Il est très vieux, très mince, très mal habillé ! Il porte une large casquette à grande visière, une chemise fort large pour son gabarit, un pantalon de toile bleue soutenu par de larges bretelles, les pieds sont nus dans les sabots de bois.
Tout donne l’impression de la misère ; mal rasé, le visage grisâtre, presque totalement édenté ! L’usage constant du tabac ayant jauni profondément les restantes qui sont toutes brisées de moitié.
Le voir – même de loin – a toujours fait peur aux enfants et à certains adultes.
DANS LE VILLAGE ET AUX ALENTOURS, IL EST CONNU COMME TRES EXCELLENT ‘’ COUPEUR DE FEU ‘’ !
Allongé sur une petite table, je suis bien vite dépouillé de mes chaussures et chaussettes.

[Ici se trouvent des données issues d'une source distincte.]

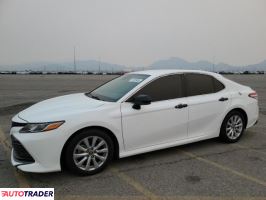 Toyota Camry 2019 2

Rapidement, il versera sur les brûlures d’abondantes quantités d’eau (cette eau, récoltée de la fonte de neige tombée pendant une période précise de l’hiver, mise en bouteilles, et imprégnée de jus de plantes indigènes que lui seul connait) ! C’est un ‘’ secret ‘’ qu’il tient de son père qui lui, le tenait aussi de son père….. Puis, de longues incantations marmonnées à mi-voix, diverses impositions des mains, et autres actions dont j’ai perdu le souvenir !
Maintenant, il est là, assis, presque affalé sur une petite chaise à côté de moi, qui suis toujours allongé sur la table. Il est complétement vidé de toute son énergie, son mental est épuisé.
Etonnamment, je n’ai plus mal ! Je suis immobile mais, pleinement conscient !
Ma mère vient me chercher ; je marche en pantoufles pour remonter la rue.
Sur mes jambes et mes pieds, aucune trace de cloques, aucune rougeur de brûlures ! Ma peau
est parfaitement intacte, souple, blanche ; il en est de même pour l’entre des doigts des pieds.
Serait-ce cela un ‘’ miracle ‘’ ? Une intervention spirituelle inconnue ?
IL NE VOUDRA JAMAIS RIEN ! TOUT DOIT-ETRE FAIT GRATUITEMENT.
AUTREMENT, IL PERDRAIT IMMEDIATEMENT CE DON – NOUS DISAIT-IL !
Remarques :
Depuis ce temps-là, j’ai toujours eu la conviction que certaines personnes avaient reçu des dons spécifiques permettant de soulager les maux et misères des hommes dans la ligne de l’altruisme le plus certain, le plus charitable, le plus en accord avec la bonté qu’il nous est commandé d’avoir pour tous les humains.
Daniel Wiame
Souvenirs venus droit de ma mémoire (2017).